Brighton – The man charged with killing Aurora police Detective Mike Thomas, who was in plain clothes and driving his personal car when he was shot, may have known that Thomas was a police officer, according to testimony Thursday.
During a preliminary hearing in Adams County District Court, lead police Detective Robert Wilson said Brian Washington, 27, made a call from jail to his mother two days after the Sept. 20 shooting, telling her that he shot Thomas because “they,” meaning police, were following him because of a custody issue with his children.
“He had a feeling, yes, that he was a police officer,” Wilson testified, “because they were following and harassing him.”
However, Wilson also said that during the investigation, police could not find any evidence that linked the two together.
Thomas had just finished a training session Sept. 20 and was running errands when he was shot and killed in his car while at East Montview Boulevard and Peoria Street.

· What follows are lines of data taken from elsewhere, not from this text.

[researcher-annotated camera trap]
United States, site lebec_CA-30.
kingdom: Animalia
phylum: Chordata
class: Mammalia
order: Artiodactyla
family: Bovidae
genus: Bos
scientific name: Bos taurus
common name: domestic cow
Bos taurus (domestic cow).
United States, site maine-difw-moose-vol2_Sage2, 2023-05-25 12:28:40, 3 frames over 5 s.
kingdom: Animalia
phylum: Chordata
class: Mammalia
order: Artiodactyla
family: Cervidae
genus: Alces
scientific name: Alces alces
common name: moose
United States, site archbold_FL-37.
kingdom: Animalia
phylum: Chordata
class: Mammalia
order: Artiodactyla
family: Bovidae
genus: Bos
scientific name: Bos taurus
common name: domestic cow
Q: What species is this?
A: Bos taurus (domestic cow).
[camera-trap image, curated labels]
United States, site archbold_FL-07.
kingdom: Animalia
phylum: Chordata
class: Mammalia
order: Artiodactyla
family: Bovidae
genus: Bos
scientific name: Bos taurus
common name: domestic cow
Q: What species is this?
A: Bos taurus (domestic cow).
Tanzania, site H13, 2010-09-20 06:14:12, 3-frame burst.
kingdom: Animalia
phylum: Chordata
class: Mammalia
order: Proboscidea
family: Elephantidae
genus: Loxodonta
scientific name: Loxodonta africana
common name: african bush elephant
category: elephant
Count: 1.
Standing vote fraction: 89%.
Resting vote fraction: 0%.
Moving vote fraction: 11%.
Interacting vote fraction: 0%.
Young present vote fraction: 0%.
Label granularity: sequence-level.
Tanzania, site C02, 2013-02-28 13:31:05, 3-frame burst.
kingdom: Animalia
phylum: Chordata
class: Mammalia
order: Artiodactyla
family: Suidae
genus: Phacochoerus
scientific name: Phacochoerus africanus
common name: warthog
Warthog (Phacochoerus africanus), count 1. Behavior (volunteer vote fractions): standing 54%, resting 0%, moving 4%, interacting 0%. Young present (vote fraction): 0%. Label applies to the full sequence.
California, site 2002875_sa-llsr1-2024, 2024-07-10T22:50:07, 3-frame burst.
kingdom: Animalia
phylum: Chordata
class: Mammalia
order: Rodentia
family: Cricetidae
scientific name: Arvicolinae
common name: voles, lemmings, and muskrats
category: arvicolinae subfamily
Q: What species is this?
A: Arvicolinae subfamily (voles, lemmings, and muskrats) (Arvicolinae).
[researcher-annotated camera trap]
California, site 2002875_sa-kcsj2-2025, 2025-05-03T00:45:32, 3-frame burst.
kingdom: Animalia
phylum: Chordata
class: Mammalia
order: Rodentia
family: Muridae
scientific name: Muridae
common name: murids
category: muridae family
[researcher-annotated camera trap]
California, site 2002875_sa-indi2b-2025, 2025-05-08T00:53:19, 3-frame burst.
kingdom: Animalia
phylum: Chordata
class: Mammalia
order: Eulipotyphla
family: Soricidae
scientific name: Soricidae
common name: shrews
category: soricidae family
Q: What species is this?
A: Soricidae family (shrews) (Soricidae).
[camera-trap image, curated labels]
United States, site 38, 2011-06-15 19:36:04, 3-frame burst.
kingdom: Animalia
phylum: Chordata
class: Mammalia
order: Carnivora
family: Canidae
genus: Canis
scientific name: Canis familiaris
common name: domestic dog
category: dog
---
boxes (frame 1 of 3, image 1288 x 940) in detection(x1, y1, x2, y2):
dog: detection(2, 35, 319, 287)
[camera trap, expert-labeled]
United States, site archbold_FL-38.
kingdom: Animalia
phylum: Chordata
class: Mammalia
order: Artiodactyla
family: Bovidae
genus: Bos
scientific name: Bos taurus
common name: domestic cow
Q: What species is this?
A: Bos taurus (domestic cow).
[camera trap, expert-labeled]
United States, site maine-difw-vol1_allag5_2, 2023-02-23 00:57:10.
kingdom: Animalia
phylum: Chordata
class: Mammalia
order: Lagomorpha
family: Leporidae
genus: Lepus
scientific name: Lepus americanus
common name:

Adams County Deputy Catalin Pavel testified that Washington told an inmate during a van transfer from court in October that he knew Thomas was a cop.
“‘Yes, I knew him from the streets. But I was also told not to say that I knew he was a cop,”‘ Pavel said Washington told inmate Dennis Cochell.
But defense attorney Melissa Garscin said that Cochell was merely a “jailhouse snitch” and that he had a criminal record including several felony drug charges and an arrest for false reporting to authorities.
District Judge C. Vincent Phelps agreed there was sufficient evidence to continue toward trial, noting that at preliminary hearings, the burden of proof is lower than that of a trial.
With that in mind, the judge said he could “clearly see that Mr. Washington believed that the gentleman in the car who was following him was a police officer.”
That will allow one of the eight charges, first-degree murder of a police officer, to continue, as well as another first- degree murder charge for killing Thomas and an attempted- murder charge in connection with a confrontation Washington had with an officer who stopped to help.
After the hearing, Thomas’ brother, Jim Thomas, was elated with the ruling. The murder charge against a police officer will make it easier for a jury to sentence Washington to the death penalty should he be convicted, his brother said.
“The death penalty, that’s what we want,” Jim Thomas said. “Maybe it will make people think twice when they take the life of a police officer.”
According to testimony, Washington made erratic statements to police while in custody in the hours after the shooting. Washington said, “I am a prophet” and “Now my head is clear” to police, Aurora Detective Gretchen Fronapfel testified.
Washington also told authorities that he was eager to go home to see his children and that he “had to do it,” that he “had to show the white man.”
Several of Thomas’ family members attended the hearing, some wearing sweat shirts that had a picture of Mike Thomas emblazoned on it.
Jim Thomas said the family is coping the best it can, given the “great loss of my brother.”